Creating and sharing knowledge for telecommunications

Efficient Frequency-Aware Multiscale Vision Transformer for Event-to-Video Reconstruction

Maqsood, R. ; Nunes, P. ; Soares, L. D. ; Conti, C.

Efficient Frequency-Aware Multiscale Vision Transformer for Event-to-Video Reconstruction, Proc European Signal Processing Conference EUSIPCO, Palermo, Italy, Vol. , pp. - , September, 2025.
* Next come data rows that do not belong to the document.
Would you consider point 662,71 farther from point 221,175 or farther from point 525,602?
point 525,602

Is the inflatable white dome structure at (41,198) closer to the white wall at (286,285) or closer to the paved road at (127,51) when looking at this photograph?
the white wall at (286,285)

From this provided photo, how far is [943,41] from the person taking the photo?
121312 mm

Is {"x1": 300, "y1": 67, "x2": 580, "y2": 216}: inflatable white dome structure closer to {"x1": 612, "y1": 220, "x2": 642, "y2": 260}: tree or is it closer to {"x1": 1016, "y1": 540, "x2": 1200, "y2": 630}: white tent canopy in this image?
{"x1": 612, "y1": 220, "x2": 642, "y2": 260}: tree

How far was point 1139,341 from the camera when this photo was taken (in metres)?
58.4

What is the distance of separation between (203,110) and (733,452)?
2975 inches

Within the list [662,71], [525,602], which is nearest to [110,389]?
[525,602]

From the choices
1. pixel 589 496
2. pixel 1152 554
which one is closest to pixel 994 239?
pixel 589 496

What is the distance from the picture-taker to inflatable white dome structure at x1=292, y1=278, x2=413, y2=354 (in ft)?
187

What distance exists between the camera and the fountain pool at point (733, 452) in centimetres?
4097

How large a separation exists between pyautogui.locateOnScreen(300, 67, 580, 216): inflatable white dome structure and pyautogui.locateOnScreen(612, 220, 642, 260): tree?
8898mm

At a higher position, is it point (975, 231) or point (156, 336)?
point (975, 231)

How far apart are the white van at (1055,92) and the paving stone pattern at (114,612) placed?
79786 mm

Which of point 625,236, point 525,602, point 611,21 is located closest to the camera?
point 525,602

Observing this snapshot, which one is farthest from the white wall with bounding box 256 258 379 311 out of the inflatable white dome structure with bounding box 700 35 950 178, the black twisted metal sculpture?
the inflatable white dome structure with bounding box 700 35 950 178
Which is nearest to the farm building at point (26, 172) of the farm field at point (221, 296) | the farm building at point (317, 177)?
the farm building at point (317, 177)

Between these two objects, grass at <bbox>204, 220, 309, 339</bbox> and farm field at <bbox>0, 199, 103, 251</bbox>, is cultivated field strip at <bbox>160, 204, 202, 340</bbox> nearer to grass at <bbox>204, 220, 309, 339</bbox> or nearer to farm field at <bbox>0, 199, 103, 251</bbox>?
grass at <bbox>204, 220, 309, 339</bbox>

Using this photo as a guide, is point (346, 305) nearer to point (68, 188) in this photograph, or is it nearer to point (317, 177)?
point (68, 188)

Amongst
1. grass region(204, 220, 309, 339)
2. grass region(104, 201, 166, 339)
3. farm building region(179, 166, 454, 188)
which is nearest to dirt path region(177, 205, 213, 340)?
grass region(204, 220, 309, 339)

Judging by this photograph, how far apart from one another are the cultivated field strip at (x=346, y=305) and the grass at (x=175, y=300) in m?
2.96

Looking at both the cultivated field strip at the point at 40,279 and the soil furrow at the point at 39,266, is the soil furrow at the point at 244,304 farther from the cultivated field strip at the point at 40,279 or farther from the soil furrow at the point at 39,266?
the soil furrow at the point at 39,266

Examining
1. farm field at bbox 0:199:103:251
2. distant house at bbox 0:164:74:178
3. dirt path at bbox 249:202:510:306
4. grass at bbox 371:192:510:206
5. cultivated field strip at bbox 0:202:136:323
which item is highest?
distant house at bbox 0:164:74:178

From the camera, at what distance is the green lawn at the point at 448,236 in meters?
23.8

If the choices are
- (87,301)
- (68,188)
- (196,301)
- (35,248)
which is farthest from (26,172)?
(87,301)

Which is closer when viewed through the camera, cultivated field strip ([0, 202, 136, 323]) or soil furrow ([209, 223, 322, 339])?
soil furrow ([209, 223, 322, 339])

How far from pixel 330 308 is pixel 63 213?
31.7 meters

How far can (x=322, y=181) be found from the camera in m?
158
Digital Object Identifier: 10.23919/EUSIPCO63237.2025.11226686

Download Full text PDF ( 12 MBs)

 

Abstract
Event-to-video (E2V) reconstruction is a critical task in event-based vision, benefiting from the advantages of event cameras, such as high dynamic range and low latency. However, existing deep learning reconstruction methods often prioritize temporal consistency and over-emphasize low-frequency features, leading to blur artifacts and loss of fine details. To overcome these limitations, we propose a novel frequency-aware multiscale vision transformer model for E2V reconstruction (MSViT-E2V). Our model employs wavelet-based decomposition to extract features at multiple scales, preserving fine-grained details through multi-level wavelet-based downsampling blocks, followed by transformer blocks for multiscale feature aggregation and long-range dependency modeling. Extensive experiments on various event datasets demonstrate that our model not only minimizes artifacts and preserves fine details but also reduces computational costs by up to 50% compared to the transformer-based model ET-Net.